● **PASSAGE SHOWN**:
>>>>>

[PATCH] sunrpc: translate -EAGAIN to -ENOBUFS when socket is writable.

NeilBrown <neilb@xxxxxxxx> · Mon, 27 Jul 2015 10:55:35 +1000

The networking layer does not reliably report the distinction between
a non-block write failing because:
 1/ the queue is too full already and
 2/ a memory allocation attempt failed.

The distinction is important because in the first case it is
appropriate to retry as soon as the socket reports that it is
writable, and in the second case a small delay is required as the
socket will most likely report as writable but kmalloc could still
fail.

sk_stream_wait_memory() exhibits this distinction nicely, setting
'vm_wait' if a small wait is needed.  However in the non-blocking case
it always returns -EAGAIN no matter the cause of the failure.  This
-EAGAIN call get all the way to sunrpc.

The sunrpc layer expects EAGAIN to indicate the first cause, and
ENOBUFS to indicate the second.  Various documentation suggests that
this is not unreasonable, but does not guarantee the desired error
codes.

The result of getting -EAGAIN when -ENOBUFS is expected is that the
send is tried again in a tight loop and soft lockups are reported.

so: add tests after calls to xs_sendpages() to translate -EAGAIN into
-ENOBUFS if the socket is writable.  This cannot happen inside
xs_sendpages() as the test for "is socket writable" is different
between TCP and UDP.

With this change, the tight loop retrying xs_sendpages() becomes a
loop which only retries every 250ms, and so will not trigger a
soft-lockup warning.

It is possible that the write did fail because the queue was too full
and by the time xs_sendpages() completed, the queue was writable
again.  In this case an extra 250ms delay is inserted that isn't
really needed.  This circumstance suggests a degree of congestion so a
delay is not necessarily a bad thing, and it can only cause a single
250ms delay, not a series of them.

Signed-off-by: NeilBrown <neilb@xxxxxxxx>

---
Hi Trond,
sorry for the delay in getting back to this.
This patch on top of your
 [PATCH 1/2] SUNRPC: Don't reencode message if transmission failed with ENOBUFS
 [PATCH 2/2] SUNRPC: Don't confuse ENOBUFS with a write_space issue

produces appropriate behaviour when sk_stream_alloc_skb() fails to allocate
memory in do_tcp_sendpages.  The send is retried after 250ms instead of immediately.

<<<<<

● **DATASET CONTENT**:
>>>>>

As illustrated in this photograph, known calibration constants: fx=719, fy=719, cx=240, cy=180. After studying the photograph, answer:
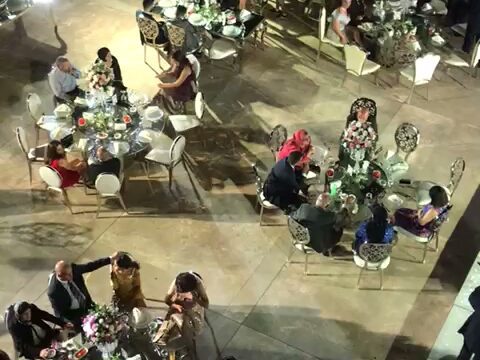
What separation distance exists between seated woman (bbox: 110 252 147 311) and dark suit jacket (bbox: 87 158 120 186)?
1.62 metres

<<<<<

● **YOUR INSTRUCTIONS**:
Please write the next part of the sunrpc patch message, starting after its last sentence. The listing comes from a separate source unrelated to the sunrpc patch message.

● **RESPONSE TO THE TASK**:
Thanks,
NeilBrown

diff --git a/net/sunrpc/xprtsock.c b/net/sunrpc/xprtsock.c
index b9fe8459dc84..2d1cd3918390 100644
--- a/net/sunrpc/xprtsock.c
+++ b/net/sunrpc/xprtsock.c
@@ -527,6 +527,10 @@ static int xs_local_send_request(struct rpc_task *task)
 			      true, &sent);
 	dprintk("RPC:       %s(%u) = %d\n",
 			__func__, xdr->len - req->rq_bytes_sent, status);
+
+	if (status == -EAGAIN && sock_writeable(transport->inet))
+		status = -ENOBUFS;
+
 	if (likely(sent > 0) || status == 0) {
 		req->rq_bytes_sent += sent;
 		req->rq_xmit_bytes_sent += sent;
@@ -590,6 +594,9 @@ static int xs_udp_send_request(struct rpc_task *task)
 	if (status == -EPERM)
 		goto process_status;
 
+	if (status == -EAGAIN && sock_writeable(transport->inet))
+		status = -ENOBUFS;
+
 	if (sent > 0 || status == 0) {
 		req->rq_xmit_bytes_sent += sent;
 		if (sent >= req->rq_slen)
@@ -687,6 +694,8 @@ static int xs_tcp_send_request(struct rpc_task *task)
 		status = -EAGAIN;
 		break;
 	}
+	if (status == -EAGAIN && sk_stream_is_writeable(transport->inet))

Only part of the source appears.